Yeşim Ustaoğlu’nun beklenen filmi Araf, bugünlerde Adana Film Festivali’nde yarışıyor. Film, Venedik’te “Mostra Internazionale d'Arte Cinematografice Orizzonti (Ufuklar)” resmi yarışma bölümüne katılmıştı. Neslihan Atagül, Barış Hacıhan, Özcan Deniz, Nihal Yalçın’ın başrollerini paylaştığı Araf, Türkiye, Fransa, Almanya ortak yapımı. Bir otobandaki dinlenme tesislerinde çalışan iki gencin Zehra ve Olgun’un hayalleri, umutları, arada kalmışlıkları ve çaresizliklerine odaklanan film, geçen aylarda çokça tartışılan kürtaj meselesine de kamerasını doğrultuyor. Daha önceki filmlerinde alışık olmadığımız ölçüde doğrudan bir anlatımla kürtajın nasıl bir durum olduğunu seyirciye gösteren Ustaoğlu, kürtajla ya da dünyaya getirdikten sonra çocuğundan vazgeçmenin bir kadını nasıl altüst edebileceğini de gözler önüne seriyor. Taraf tutmuyor ama seçim ne olursa olsun yaşanan acının ne kadar derin olacağına işaret ediyor Ustaoğlu.
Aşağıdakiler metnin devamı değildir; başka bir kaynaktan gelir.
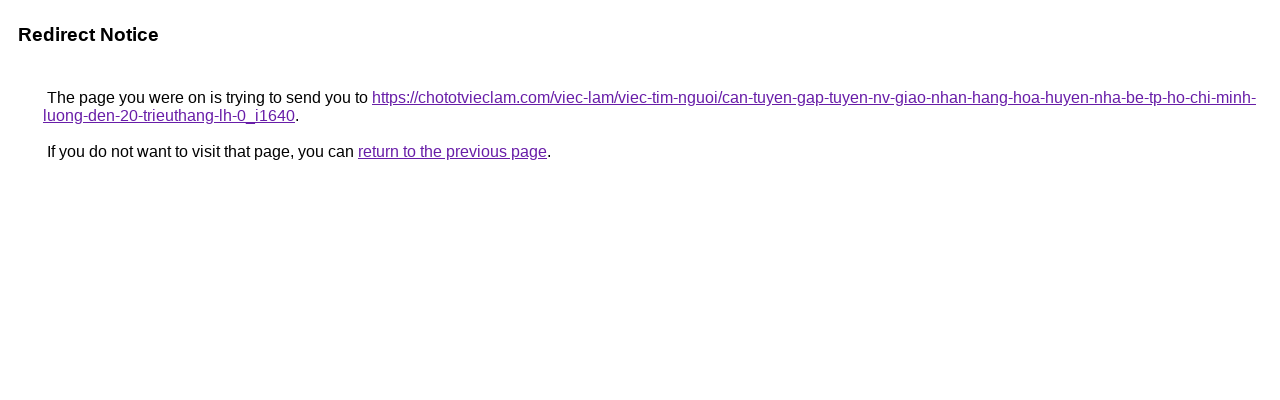

--- FILE ---
content_type: text/html; charset=UTF-8
request_url: http://ditu.google.com/url?q=https://chototvieclam.com/viec-lam/viec-tim-nguoi/can-tuyen-gap-tuyen-nv-giao-nhan-hang-hoa-huyen-nha-be-tp-ho-chi-minh-luong-den-20-trieuthang-lh-0_i1640
body_size: 922
content:
<html lang="en-CN"><head><meta http-equiv="Content-Type" content="text/html; charset=UTF-8"><title>Redirect Notice</title><style>body,div,a{font-family:Arial,sans-serif}body{background-color:var(--xhUGwc);margin-top:3px}div{color:var(--YLNNHc)}a:link{color:#681da8}a:visited{color:#681da8}a:active{color:#ea4335}div.mymGo{border-top:1px solid var(--gS5jXb);border-bottom:1px solid var(--gS5jXb);background:var(--aYn2S);margin-top:1em;width:100%}div.aXgaGb{padding:0.5em 0;margin-left:10px}div.fTk7vd{margin-left:35px;margin-top:35px}</style></head><body><div class="mymGo"><div class="aXgaGb"><font style="font-size:larger"><b>Redirect Notice</b></font></div></div><div class="fTk7vd">&nbsp;The page you were on is trying to send you to <a href="https://chototvieclam.com/viec-lam/viec-tim-nguoi/can-tuyen-gap-tuyen-nv-giao-nhan-hang-hoa-huyen-nha-be-tp-ho-chi-minh-luong-den-20-trieuthang-lh-0_i1640">https://chototvieclam.com/viec-lam/viec-tim-nguoi/can-tuyen-gap-tuyen-nv-giao-nhan-hang-hoa-huyen-nha-be-tp-ho-chi-minh-luong-den-20-trieuthang-lh-0_i1640</a>.<br><br>&nbsp;If you do not want to visit that page, you can <a href="#" id="tsuid_0qtraZ6MGs2v5NoP5KLL-QM_1">return to the previous page</a>.<script nonce="g8txXNhh8100lQPV5AIt2A">(function(){var id='tsuid_0qtraZ6MGs2v5NoP5KLL-QM_1';(function(){document.getElementById(id).onclick=function(){window.history.back();return!1};}).call(this);})();(function(){var id='tsuid_0qtraZ6MGs2v5NoP5KLL-QM_1';var ct='originlink';var oi='unauthorizedredirect';(function(){document.getElementById(id).onmousedown=function(){var b=document&&document.referrer,a="encodeURIComponent"in window?encodeURIComponent:escape,c="";b&&(c=a(b));(new Image).src="/url?sa=T&url="+c+"&oi="+a(oi)+"&ct="+a(ct);return!1};}).call(this);})();</script><br><br><br></div></body></html>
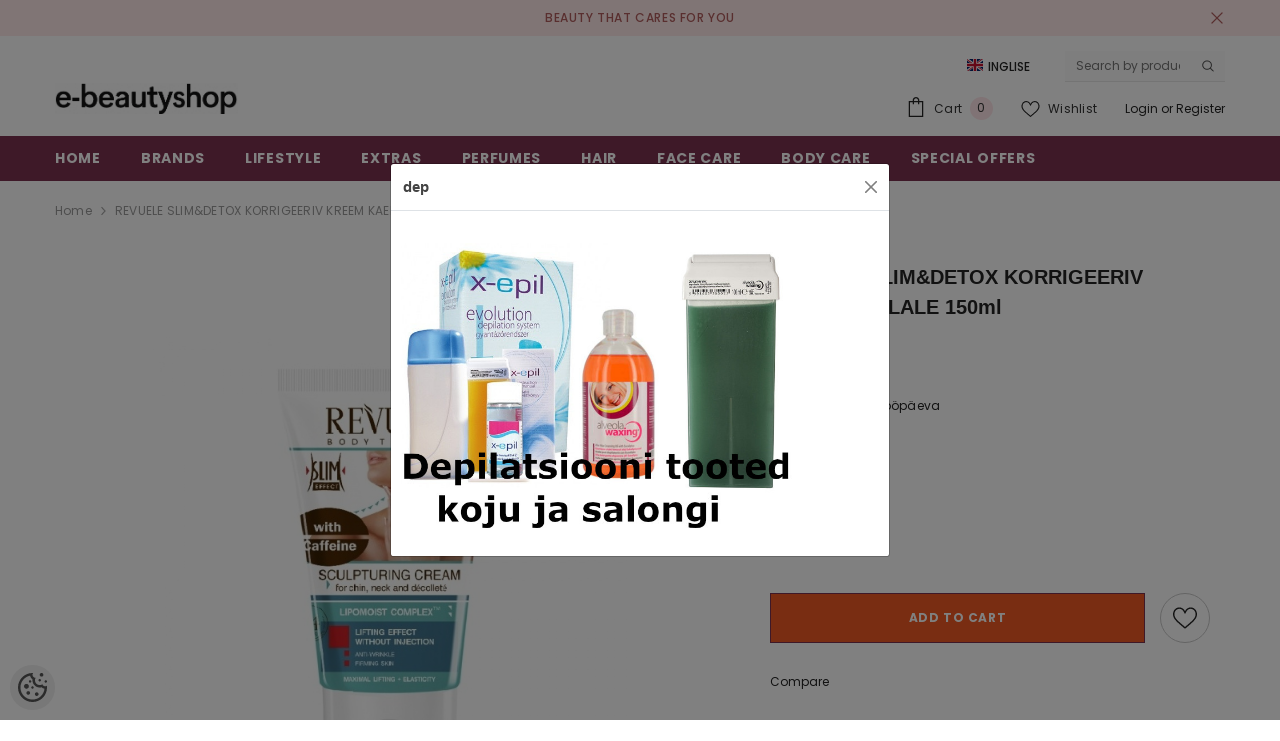

--- FILE ---
content_type: text/html; charset=utf-8
request_url: https://accounts.google.com/o/oauth2/postmessageRelay?parent=https%3A%2F%2Fwww.e-beautyshop.ee&jsh=m%3B%2F_%2Fscs%2Fabc-static%2F_%2Fjs%2Fk%3Dgapi.lb.en.2kN9-TZiXrM.O%2Fd%3D1%2Frs%3DAHpOoo_B4hu0FeWRuWHfxnZ3V0WubwN7Qw%2Fm%3D__features__
body_size: 162
content:
<!DOCTYPE html><html><head><title></title><meta http-equiv="content-type" content="text/html; charset=utf-8"><meta http-equiv="X-UA-Compatible" content="IE=edge"><meta name="viewport" content="width=device-width, initial-scale=1, minimum-scale=1, maximum-scale=1, user-scalable=0"><script src='https://ssl.gstatic.com/accounts/o/2580342461-postmessagerelay.js' nonce="RWSOnyJ0R7pEMw780UTNmg"></script></head><body><script type="text/javascript" src="https://apis.google.com/js/rpc:shindig_random.js?onload=init" nonce="RWSOnyJ0R7pEMw780UTNmg"></script></body></html>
Bütün vahşiliğiyle kürtaj gerçeği...
Zehra ve Olgun’un yaşadığı küçük şehirde hayatlar hep birbirine benziyor ve birbirinin tekrarı gibi. Bu yüzden Zehra da Olgun da arafta kaldıkları bu yerden gitmek istiyorlar. Zehra gidebilmek için bir ortak arkadaşının tanıştırdığı kamyon şoförüne tutunabileceğini düşünüyor. Olgun ise videoya aldığı çılgınlıklarını bir tür kurtarıcı gibi gördüğü televizyon yapımcısı Acun Ilıcalı’ya gönderip ekrana çıkarak kaçabileceğini düşünüyor bu sarmaldan. Ancak hayat hiç de hayal ettikleri gibi gitmiyor. Zehra en yakın arkadaşı Derya’nın kaderini yaşıyor bir anlamda. Sevdiği adam onu da yarı yolda bırakıyor, üstelik karnındaki bebeğiyle. Derya bebeğini doğum yaptıktan sonra bir başkasına vermek zorunda kaldığını ve bunun nasıl bir acı olduğunu anlatıyor Zehra’ya. Genç kız başta kürtaj olmak istemese de tek kurtuluş yolu olduğunu düşünerek önce illegal yollarla aldırmak istiyor bebeğini. Ancak geç kaldığı için ebe kürtaja yanaşmıyor. Bu kez Zehra, kendi kendine hayatını sonlandırmak istiyor bebeğin. İşte o noktada Yeşim Ustaoğlu sembolik anlatımları, metaforları bir yana bırakıp kürtajın bütün vahşiliğini olduğu gibi yansıtıyor perdeye. Arafta kalan iki genç finalde kurtulmak istedikleri bu sarmalın tam orta yerinde yeniden bir araya geliyorlar. Döngü kaldığı yerden devam ediyor. Küçük insanların kaderi değişmiyor. En fazla bir kanalın gündüz kuşağındaki reality şov programına kısa bir haber oluyorlar.